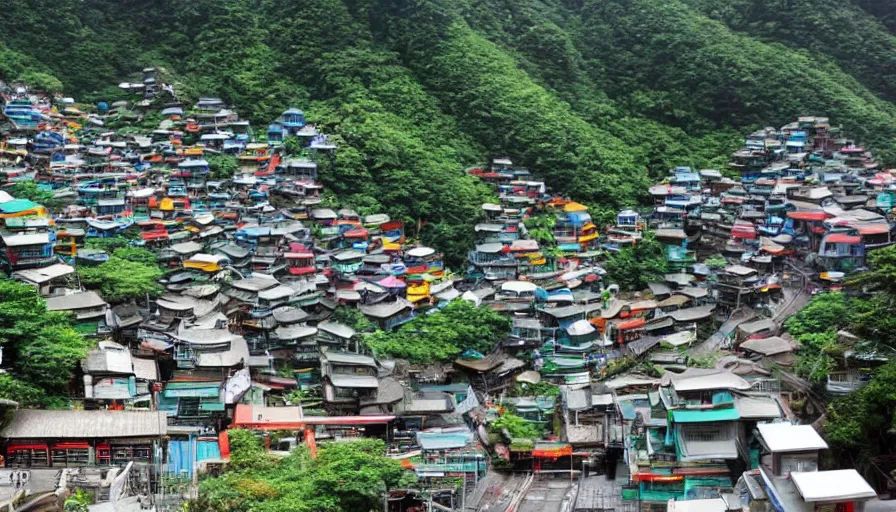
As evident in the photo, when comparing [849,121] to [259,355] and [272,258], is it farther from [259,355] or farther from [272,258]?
[259,355]

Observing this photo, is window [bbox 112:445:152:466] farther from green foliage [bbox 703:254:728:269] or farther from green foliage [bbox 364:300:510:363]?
green foliage [bbox 703:254:728:269]

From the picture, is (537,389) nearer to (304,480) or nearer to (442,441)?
(442,441)

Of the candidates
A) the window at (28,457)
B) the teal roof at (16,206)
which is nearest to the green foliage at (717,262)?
the teal roof at (16,206)

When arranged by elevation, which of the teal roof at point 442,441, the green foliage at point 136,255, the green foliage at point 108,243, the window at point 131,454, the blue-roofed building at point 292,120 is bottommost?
the teal roof at point 442,441

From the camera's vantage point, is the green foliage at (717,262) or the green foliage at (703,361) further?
the green foliage at (717,262)

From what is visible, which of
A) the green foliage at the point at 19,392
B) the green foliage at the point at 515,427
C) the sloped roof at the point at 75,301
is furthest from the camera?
the green foliage at the point at 515,427

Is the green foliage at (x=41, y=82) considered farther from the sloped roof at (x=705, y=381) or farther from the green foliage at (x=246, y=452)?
the sloped roof at (x=705, y=381)
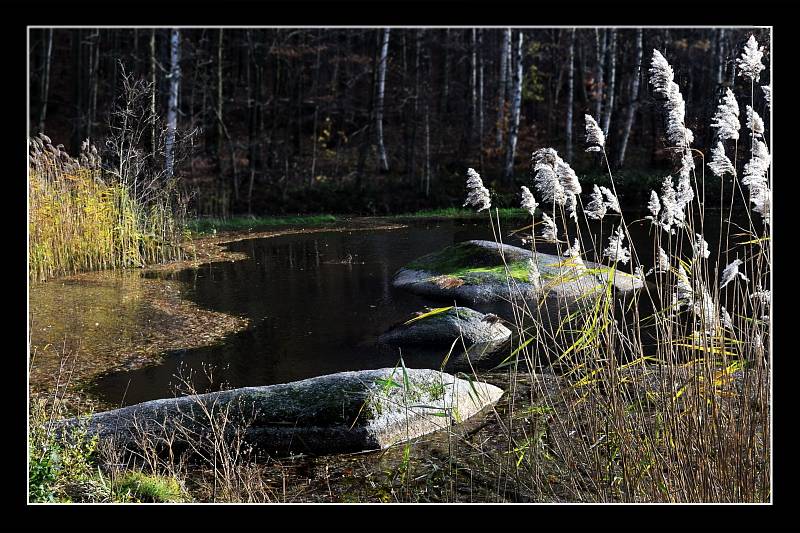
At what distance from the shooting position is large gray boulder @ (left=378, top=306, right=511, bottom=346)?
5826 mm

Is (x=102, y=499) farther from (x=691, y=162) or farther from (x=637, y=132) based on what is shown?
(x=637, y=132)

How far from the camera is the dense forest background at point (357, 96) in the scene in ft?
44.2

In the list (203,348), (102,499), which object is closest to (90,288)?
(203,348)

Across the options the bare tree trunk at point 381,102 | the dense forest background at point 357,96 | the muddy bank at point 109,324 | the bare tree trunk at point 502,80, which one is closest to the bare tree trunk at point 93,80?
the dense forest background at point 357,96

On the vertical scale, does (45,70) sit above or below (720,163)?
above

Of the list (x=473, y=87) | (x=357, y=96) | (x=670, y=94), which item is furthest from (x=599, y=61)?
(x=670, y=94)

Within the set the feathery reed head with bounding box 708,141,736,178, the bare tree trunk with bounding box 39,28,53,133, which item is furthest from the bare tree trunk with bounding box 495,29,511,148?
the feathery reed head with bounding box 708,141,736,178

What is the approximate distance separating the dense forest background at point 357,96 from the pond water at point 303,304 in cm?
410

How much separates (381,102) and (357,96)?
244 centimetres

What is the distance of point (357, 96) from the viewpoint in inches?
730

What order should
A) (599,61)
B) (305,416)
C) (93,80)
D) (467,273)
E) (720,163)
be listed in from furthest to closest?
(599,61), (93,80), (467,273), (305,416), (720,163)

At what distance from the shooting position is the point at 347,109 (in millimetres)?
17484

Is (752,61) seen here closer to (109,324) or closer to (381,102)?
(109,324)

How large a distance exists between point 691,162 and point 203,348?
151 inches
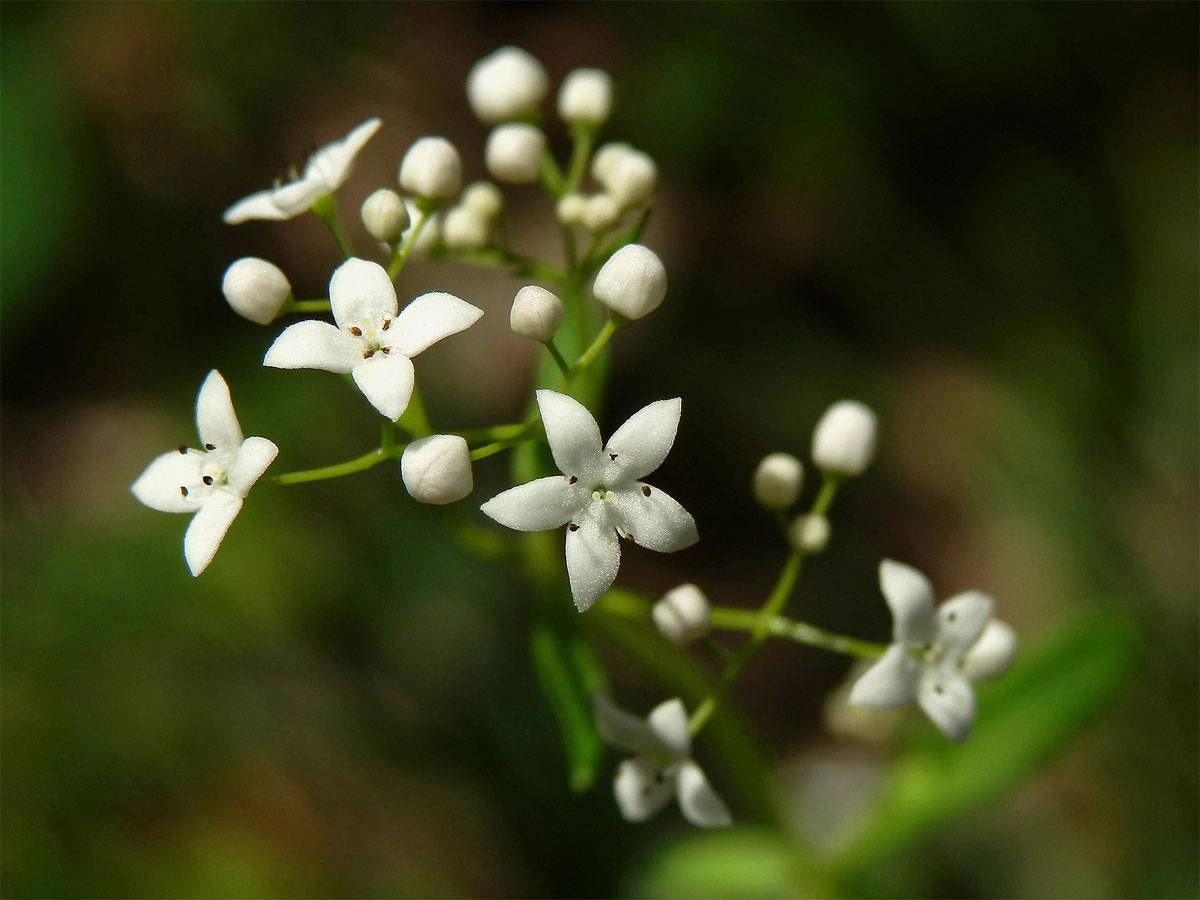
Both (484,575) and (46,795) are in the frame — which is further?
(484,575)

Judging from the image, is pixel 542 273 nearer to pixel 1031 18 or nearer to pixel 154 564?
pixel 154 564

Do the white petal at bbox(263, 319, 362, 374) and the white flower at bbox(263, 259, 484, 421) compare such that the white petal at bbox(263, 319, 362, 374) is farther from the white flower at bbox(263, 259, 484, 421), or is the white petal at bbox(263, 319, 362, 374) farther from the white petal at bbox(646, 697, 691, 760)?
the white petal at bbox(646, 697, 691, 760)

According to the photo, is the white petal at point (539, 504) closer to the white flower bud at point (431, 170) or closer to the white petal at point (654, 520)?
the white petal at point (654, 520)

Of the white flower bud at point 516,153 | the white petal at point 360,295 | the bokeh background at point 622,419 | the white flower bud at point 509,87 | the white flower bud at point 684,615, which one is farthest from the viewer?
the bokeh background at point 622,419

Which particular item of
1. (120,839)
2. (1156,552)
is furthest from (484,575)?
Answer: (1156,552)

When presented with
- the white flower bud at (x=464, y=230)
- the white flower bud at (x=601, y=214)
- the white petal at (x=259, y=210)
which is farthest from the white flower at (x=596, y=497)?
the white petal at (x=259, y=210)

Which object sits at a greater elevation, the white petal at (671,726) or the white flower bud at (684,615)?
the white flower bud at (684,615)
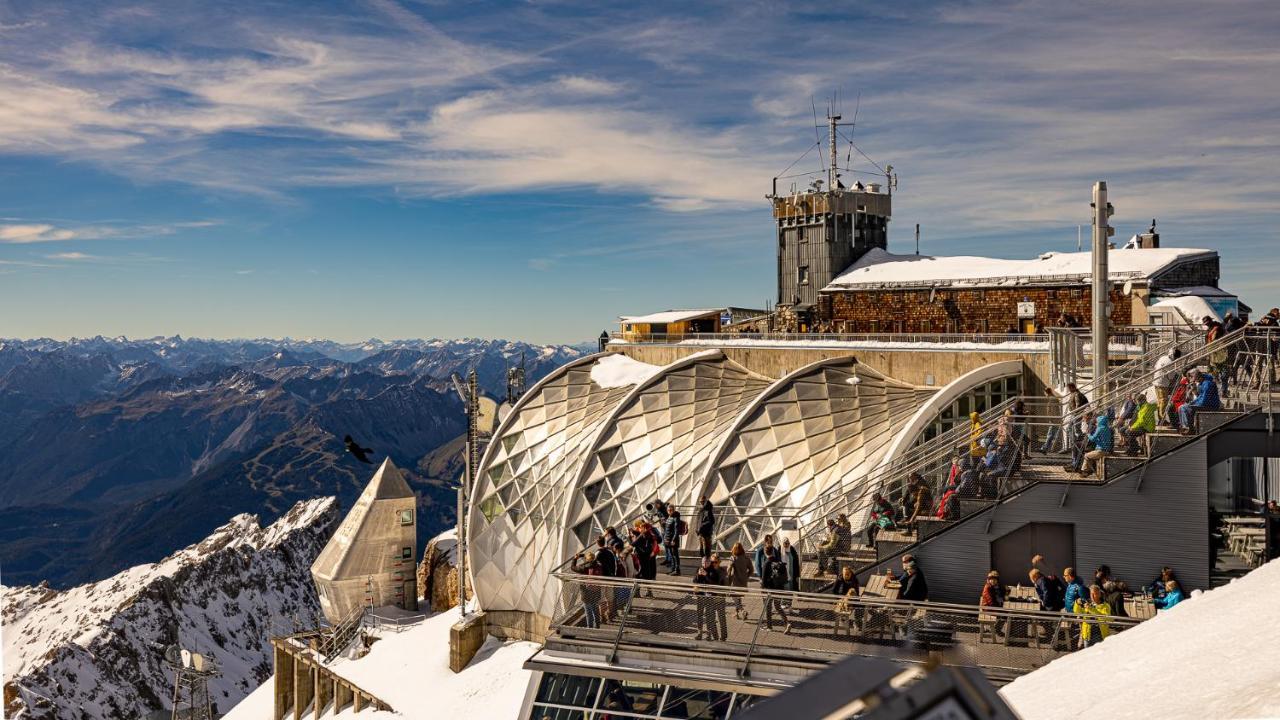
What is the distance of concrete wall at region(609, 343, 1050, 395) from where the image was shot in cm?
3023

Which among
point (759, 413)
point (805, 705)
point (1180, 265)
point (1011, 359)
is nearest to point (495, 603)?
point (759, 413)

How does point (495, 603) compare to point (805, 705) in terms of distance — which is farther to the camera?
point (495, 603)

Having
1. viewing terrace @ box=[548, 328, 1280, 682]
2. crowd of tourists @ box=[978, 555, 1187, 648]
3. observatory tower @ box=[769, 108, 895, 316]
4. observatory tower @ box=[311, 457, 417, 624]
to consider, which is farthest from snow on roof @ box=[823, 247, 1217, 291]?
observatory tower @ box=[311, 457, 417, 624]

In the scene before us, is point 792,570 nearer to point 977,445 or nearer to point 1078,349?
point 977,445

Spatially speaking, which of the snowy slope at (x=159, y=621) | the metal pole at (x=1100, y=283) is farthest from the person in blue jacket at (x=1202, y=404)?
the snowy slope at (x=159, y=621)

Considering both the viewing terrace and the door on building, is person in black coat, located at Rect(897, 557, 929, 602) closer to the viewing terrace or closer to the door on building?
the viewing terrace

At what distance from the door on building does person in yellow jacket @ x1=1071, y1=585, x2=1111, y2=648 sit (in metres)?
3.33

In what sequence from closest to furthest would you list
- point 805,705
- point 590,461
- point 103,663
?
1. point 805,705
2. point 590,461
3. point 103,663

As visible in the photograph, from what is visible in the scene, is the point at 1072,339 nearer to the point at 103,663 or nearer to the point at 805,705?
the point at 805,705

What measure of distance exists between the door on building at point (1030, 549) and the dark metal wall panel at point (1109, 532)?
0.59ft

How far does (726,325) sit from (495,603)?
919 inches

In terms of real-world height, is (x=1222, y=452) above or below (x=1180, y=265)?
below

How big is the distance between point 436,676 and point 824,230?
108 ft

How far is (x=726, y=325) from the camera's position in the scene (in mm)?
56250
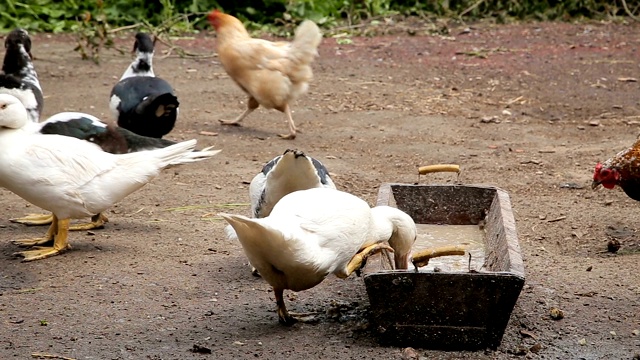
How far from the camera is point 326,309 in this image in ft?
15.1

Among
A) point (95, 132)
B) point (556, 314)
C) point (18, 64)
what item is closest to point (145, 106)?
point (18, 64)

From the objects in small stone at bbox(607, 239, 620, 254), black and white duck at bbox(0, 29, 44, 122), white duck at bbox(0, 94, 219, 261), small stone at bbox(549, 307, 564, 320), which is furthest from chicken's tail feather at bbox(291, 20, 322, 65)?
small stone at bbox(549, 307, 564, 320)

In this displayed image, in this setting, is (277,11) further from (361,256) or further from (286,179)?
(361,256)

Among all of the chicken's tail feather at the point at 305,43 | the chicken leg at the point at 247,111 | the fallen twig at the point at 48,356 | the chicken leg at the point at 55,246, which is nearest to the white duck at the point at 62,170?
the chicken leg at the point at 55,246

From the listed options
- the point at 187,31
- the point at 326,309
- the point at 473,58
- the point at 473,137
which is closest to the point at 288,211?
the point at 326,309

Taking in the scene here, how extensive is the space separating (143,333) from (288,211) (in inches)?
35.4

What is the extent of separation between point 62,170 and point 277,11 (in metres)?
8.42

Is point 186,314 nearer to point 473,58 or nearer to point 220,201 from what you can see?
point 220,201

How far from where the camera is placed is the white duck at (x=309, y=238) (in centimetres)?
380

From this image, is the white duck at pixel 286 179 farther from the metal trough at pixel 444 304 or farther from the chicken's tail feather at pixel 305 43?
the chicken's tail feather at pixel 305 43

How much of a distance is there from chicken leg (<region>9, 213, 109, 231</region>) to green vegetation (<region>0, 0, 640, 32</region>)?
6111 millimetres

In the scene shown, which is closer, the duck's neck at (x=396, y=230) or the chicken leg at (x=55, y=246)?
the duck's neck at (x=396, y=230)

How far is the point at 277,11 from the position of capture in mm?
13266

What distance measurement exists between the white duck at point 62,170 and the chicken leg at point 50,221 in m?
0.38
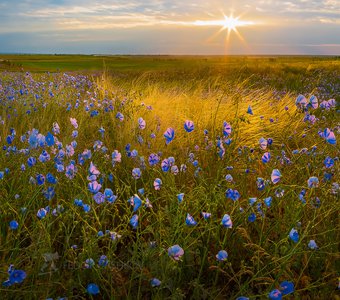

──────────────────────────────

- _To do_
Gather every line above that contains the word "visible", copying each one in full.

- _Output of the task_
From what is visible, which of
As visible in the photograph, from what is visible in the scene, is the point at 1072,339 nearer to the point at 103,663 or nearer to the point at 805,705?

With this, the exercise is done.